VCs explicitly use stars as sourcing signals
aledevv: > VCs explicitly use stars as sourcing signalsIn my opinion, nothing could be more wrong. GitHub's own ratings are easily manipulated and measure not necessarily the quality of the project itself, but rather its Popularity. The problem is that popularity is rarely directly proportional to the quality of the project itself.I'm building a product and I'm seeing what important is the distribution and comunication instead of the development it self.Unfortunately, a project's popularity is often directly proportional to the communication "built" around it and inversely proportional to its actual quality. This isn't always the case, but it often is.Moreover, adopting effective and objective project evaluation tools is quite expensive for VCs.

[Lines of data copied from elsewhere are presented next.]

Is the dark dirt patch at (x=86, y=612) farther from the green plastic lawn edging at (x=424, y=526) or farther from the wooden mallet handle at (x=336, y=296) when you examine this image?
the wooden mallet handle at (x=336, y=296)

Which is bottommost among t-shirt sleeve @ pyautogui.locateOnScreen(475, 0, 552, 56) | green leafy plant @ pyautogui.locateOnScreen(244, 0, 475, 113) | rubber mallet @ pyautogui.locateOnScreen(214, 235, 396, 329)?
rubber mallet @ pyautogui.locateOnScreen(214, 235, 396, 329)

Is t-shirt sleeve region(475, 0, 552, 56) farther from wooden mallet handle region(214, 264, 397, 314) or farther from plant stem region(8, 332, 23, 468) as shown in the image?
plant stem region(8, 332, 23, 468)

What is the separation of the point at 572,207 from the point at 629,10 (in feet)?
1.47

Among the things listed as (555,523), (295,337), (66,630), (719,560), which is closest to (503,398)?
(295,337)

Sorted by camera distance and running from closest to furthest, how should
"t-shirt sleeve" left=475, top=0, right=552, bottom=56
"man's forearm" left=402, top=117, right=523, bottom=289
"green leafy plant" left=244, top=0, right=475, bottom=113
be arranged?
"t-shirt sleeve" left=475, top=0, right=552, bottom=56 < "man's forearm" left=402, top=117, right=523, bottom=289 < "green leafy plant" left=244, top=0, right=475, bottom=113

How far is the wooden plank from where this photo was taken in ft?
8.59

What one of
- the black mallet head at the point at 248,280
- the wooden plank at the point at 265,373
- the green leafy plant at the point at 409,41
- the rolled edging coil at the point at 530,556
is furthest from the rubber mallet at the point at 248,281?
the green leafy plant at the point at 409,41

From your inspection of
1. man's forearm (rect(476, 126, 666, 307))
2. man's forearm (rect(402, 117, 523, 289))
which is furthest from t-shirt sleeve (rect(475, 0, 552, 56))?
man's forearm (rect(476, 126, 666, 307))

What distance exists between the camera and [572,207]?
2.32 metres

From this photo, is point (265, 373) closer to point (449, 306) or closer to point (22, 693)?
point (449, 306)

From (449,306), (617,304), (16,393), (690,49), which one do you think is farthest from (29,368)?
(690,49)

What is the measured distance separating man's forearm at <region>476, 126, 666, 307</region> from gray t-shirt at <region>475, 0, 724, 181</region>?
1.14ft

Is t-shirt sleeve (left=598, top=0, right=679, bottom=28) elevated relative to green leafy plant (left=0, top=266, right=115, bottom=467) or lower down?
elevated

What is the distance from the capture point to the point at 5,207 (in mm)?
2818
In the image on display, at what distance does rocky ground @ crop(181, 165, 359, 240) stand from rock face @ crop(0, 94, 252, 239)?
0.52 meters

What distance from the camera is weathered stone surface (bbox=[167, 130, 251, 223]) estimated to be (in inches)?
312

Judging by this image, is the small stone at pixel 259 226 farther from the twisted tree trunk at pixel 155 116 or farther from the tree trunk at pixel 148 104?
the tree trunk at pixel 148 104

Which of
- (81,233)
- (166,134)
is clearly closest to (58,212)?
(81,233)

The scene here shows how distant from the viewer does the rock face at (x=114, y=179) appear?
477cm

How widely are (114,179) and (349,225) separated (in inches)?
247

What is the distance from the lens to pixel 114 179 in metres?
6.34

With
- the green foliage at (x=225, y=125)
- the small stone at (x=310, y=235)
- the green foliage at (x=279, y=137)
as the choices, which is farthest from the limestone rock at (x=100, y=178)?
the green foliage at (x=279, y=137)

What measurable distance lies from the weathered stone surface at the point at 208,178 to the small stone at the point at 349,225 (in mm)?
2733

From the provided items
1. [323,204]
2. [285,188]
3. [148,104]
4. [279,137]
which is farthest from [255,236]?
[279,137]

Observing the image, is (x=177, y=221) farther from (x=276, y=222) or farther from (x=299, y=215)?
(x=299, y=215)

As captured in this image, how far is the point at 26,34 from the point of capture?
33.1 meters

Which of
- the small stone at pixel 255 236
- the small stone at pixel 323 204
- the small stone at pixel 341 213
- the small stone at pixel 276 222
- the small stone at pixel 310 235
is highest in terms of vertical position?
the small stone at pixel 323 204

ozgrakkurt: Vast majority of mid level experienced people take stars very seriously and they won't use anything under 100 stars.I'm not supporting this view but it is what it is unfortunately.VCs that invest based on stars do know something I guess or they are just bad investors.IMO using projects based on start count is terrible engineering practice.
aledevv: also and above all because it can be easily manipulated, as the research explained in the article actually demonstrates
williamdclt: Well, pretty sure that VCs are more interested in popularity than in quality so maybe it's not such a bad metric for them.
aledevv: Yes, you're right, but popularity becomes fleeting without real quality behind the projects.Hype helps raise funds, of course, and sells, of course.But it doesn't necessarily lead to long-term sustainability of investments.